After the events, President Gorbachev said Lithuanian "workers and intellectuals" complaining of anti-Soviet broadcasts had tried to talk to the republic's parliament, but were refused and beaten. Then, he said, they asked the military commander in Vilnius to provide protection. Defense Minister Dmitry Yazov, Interior Minister Boris Pugo and Gorbachev all asserted that no one in Moscow gave orders to use force in Vilnius. Yazov said that nationalists were trying to form what he called a bourgeois dictatorship. Pugo said on national television that the demonstrators had opened fire first.

During the following day, meetings of support took place in many cities (Kiev, Riga, Tallinn).

Although occupation and military raids continued for several months following the attacks, there were no large open military encounters after January 13. Strong Western reaction and the actions of Russian democratic forces put the President and the government of the Soviet Union in an awkward position. This influenced future Lithuanian-Russian negotiations and resulted in the signing of a treaty on January 31.

During a visit by the official delegation of Iceland to Lithuania on January 20, Foreign Minister Jón Baldvin Hannibalsson said: "My government is seriously considering the possibility of establishing diplomatic relations with the Republic of Lithuania." Iceland kept its promise, and on February 4, 1991, just three weeks after the attacks, it recognized the Republic of Lithuania as a sovereign independent state, and diplomatic relations were established between the two nations.

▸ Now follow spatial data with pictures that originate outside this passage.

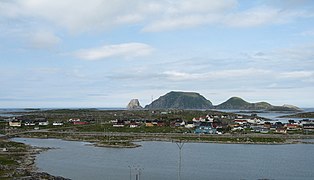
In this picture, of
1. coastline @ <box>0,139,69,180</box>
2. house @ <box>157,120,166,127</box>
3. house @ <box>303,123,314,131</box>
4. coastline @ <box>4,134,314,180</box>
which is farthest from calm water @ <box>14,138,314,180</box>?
house @ <box>157,120,166,127</box>

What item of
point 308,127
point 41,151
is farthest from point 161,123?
point 41,151

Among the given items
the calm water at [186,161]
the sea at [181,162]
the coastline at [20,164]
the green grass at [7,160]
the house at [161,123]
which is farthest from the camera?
the house at [161,123]

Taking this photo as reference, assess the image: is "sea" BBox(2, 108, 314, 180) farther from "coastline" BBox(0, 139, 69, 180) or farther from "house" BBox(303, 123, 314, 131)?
"house" BBox(303, 123, 314, 131)

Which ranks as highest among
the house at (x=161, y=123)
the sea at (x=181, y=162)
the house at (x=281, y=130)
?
the house at (x=161, y=123)

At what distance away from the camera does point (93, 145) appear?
52312 mm

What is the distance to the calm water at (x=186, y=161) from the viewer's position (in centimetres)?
3247

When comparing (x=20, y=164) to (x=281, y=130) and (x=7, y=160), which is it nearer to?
(x=7, y=160)

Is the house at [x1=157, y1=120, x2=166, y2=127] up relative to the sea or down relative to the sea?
up

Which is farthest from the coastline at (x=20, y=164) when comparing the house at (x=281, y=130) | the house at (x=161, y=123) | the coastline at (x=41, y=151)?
the house at (x=281, y=130)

These events are considered some of the main factors that led to the overwhelming victory of independence supporters in a referendum on February 9, 1991. (Turnout was 84.73% of registered voters; 90.47% of them voted in favor of the full and total independence of Lithuania.)

Streets in the neighborhood of the TV tower were later renamed after victims of the attack.

Russia still claims that the Soviet troops did not use their weapons at all.